ATOMIC ROOSTER: IN HEARING OF ATOMIC ROOSTER (1971)
1) Breakthrough; 2) Break The Ice; 3) Decision/Indecision; 4) A Spoonful Of Bromide Helps The Pulse Rate Go Down; 5) Black Snake; 6) Head In The Sky; 7) The Rock; 8) The Price.
Some things come together in perfect harmony, others just don't have the luck. Some madmen preserve enough common sense to live and prosper, others do not even begin to operate in terms of living and prospering. Apparently, the happy pairing of Crane and Du Cann just wasn't meant to be: under different conditions, Death Walks Behind You could have been followed by something even more ambitious, innovative, and grandiose, but evolution was thwarted by the differences in approach — essentially, a debate between the two key members over whether it would be the heavy guitar rock thing that should dominate the next record, or the artsy keyboard sound. Although, in this debate, Du Cann was the sane guy, and Crane the mental one, Crane had the advantage of holding the rights to the name of Atomic Rooster — and, in the end, Du Cann had to go, forever squashing the band's chance at advancing to first-rate level.
In Hearing Of... is, therefore, a transitional album, recorded with the same lineup as Death (with the addition of extra temporary member Pete French on vocals), but heavily discriminated in favor of Crane's personal vision.
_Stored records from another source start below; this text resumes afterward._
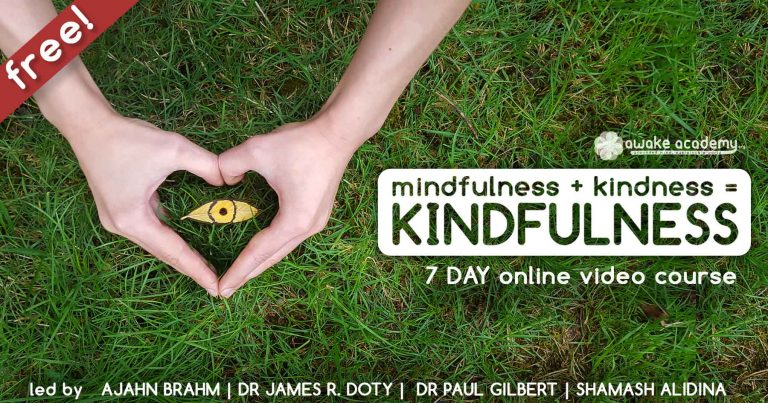 Kindfulness Ajahn Brahm Shamash Alidina James Doty Paul Gilbert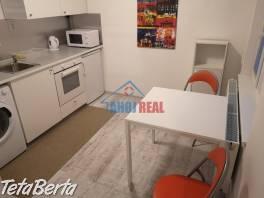GARSONKA nový byt pri OC CENTRAL , Reality, Byty  | Tetaberta.sk - bazár, inzercia zadarmo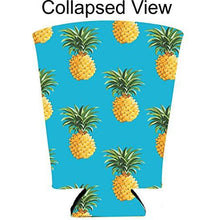 Load image into Gallery viewer, Pineapple Pattern Pint Glass Coolie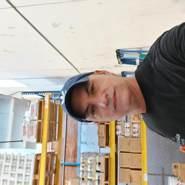 jesusp441's profile photo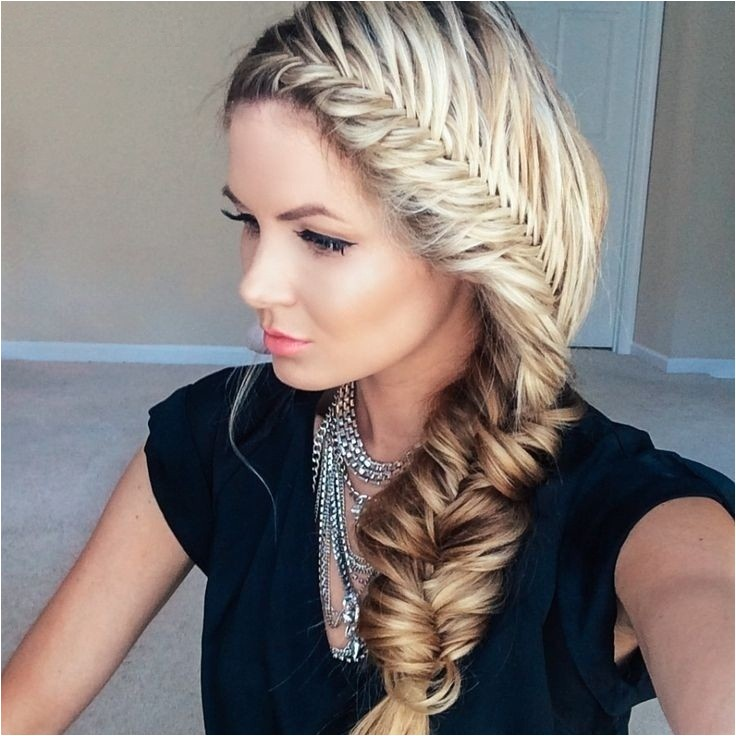 exclusively excellent long braided hairstyles for fall braids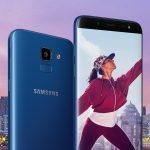 Samsung Galaxy J8 2018 (1)
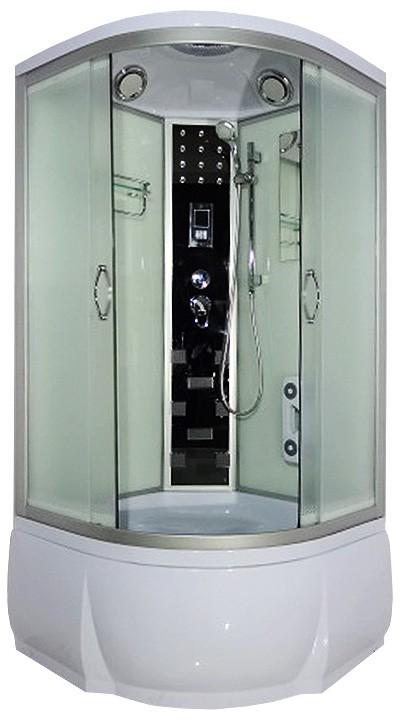 Elba 90x46 МТ  Матовое стекло/профиль матовый хромДушевые кабины<br>Душевая кабина River Dunay 90x46 МТ. Задняя стенка - белое крашеное стекло. Верхний душ, цент.стойка, верхний свет, динамик, вентилятор, сенсорный пульт управления, радио, телефон, 8 г/м форсунок, штанга, ручной душ 3-х режимный, смеситель с переключателем режимов, зеркало, полочка, гидромассаж ног, поддон высотой 46 см, сифон.<br>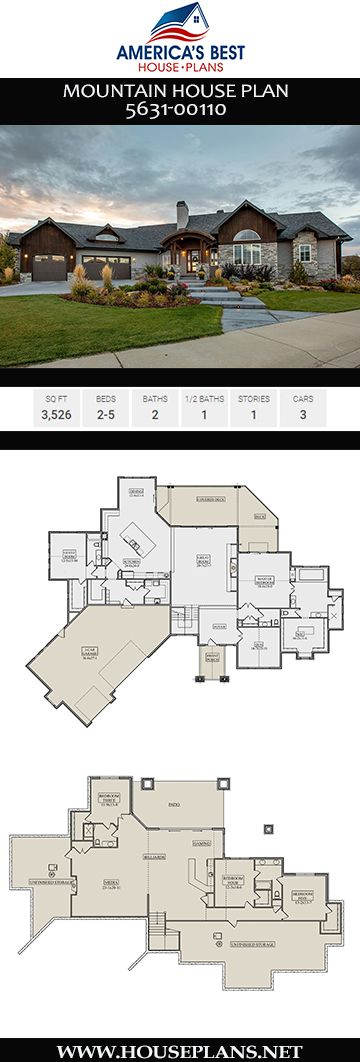 House Plan 5631 00110 Mountain Plan 3 526 Square Feet 2 5 Bedrooms 2 5 Bathrooms Mountain House Plans Lake House Plans Basement House Plans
Only two of the tracks are credited to Du Cann: 'Break The Ice', featuring the album's most memorable guitar/organ melody that almost borders on funk, and 'Head In The Sky', the heaviest number on here, although Crane still does everything in his power to obscure Du Cann's guitar work with organ «noodling», making it all sound somewhat like early, «artsy», pre-Gillan Deep Purple.
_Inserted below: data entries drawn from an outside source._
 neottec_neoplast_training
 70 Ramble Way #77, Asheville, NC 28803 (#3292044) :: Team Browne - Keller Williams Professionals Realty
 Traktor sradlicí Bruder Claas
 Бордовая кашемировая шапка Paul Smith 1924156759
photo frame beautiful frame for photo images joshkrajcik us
The bulk of the material is, however, dominated by Crane's keyboards and Crane's songwriting. It is mainly middle-of-the-road, blues-based art-rock that is, at best, pleasant, but rarely exciting. 'Breakthrough', despite the title, does not break through anything — either Vincent refrains from giving it all he's got, or he ain't got all that much: these piano riffs and solos do not even have the passion of a young Elton John murdering his instrument on 'Burn Down The Mission', let alone the fury of a Keith Emerson in his prime.
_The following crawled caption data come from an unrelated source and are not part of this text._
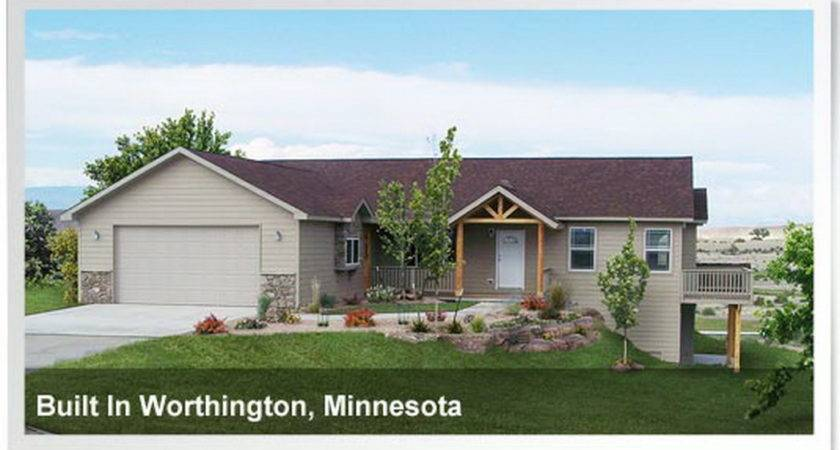 Mobile Home Sale Clearwater Champion Manufactured Homes Indiana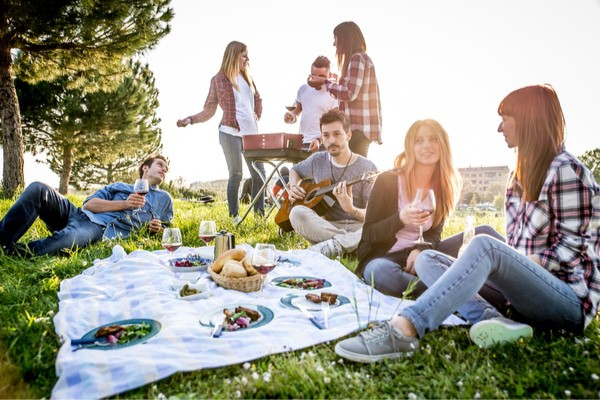 A picnic in the park is a great fun birthday that won't break the bank.
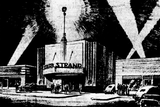 Hill Theater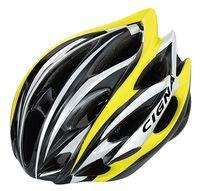 """Шлем велосипедный """"WT-015"""" (чёрный/жёлтый/белый)"""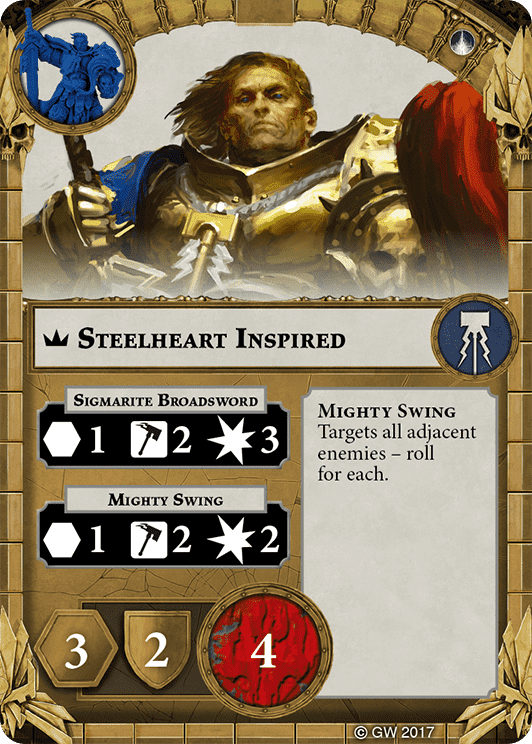 steelhearts-champions-1-inspired card image - hover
«Tepid» is the best word to describe his attempts at rocking out — as well as his attempts to seduce us with lyrical balladry ('Decision/Indecision') or «devilish» mid-tempo mood pieces in the blues paradigm ('Black Snake'). With subsequent listens, the material goes down easier, but it is not as if there is anything deeply hidden here — just a question of habit and attitude. And, in my humble opinion, positive proof that Vince Crane, no matter how talented or how psychopathic, is quite unable to do anything outstanding on his own. In Hearing Of... is the closest he ever got to a «solo» album within Atomic Rooster, and the results are discouraging, if not to say catastrophic — denying the band a chance to rank up there with the mighty ones.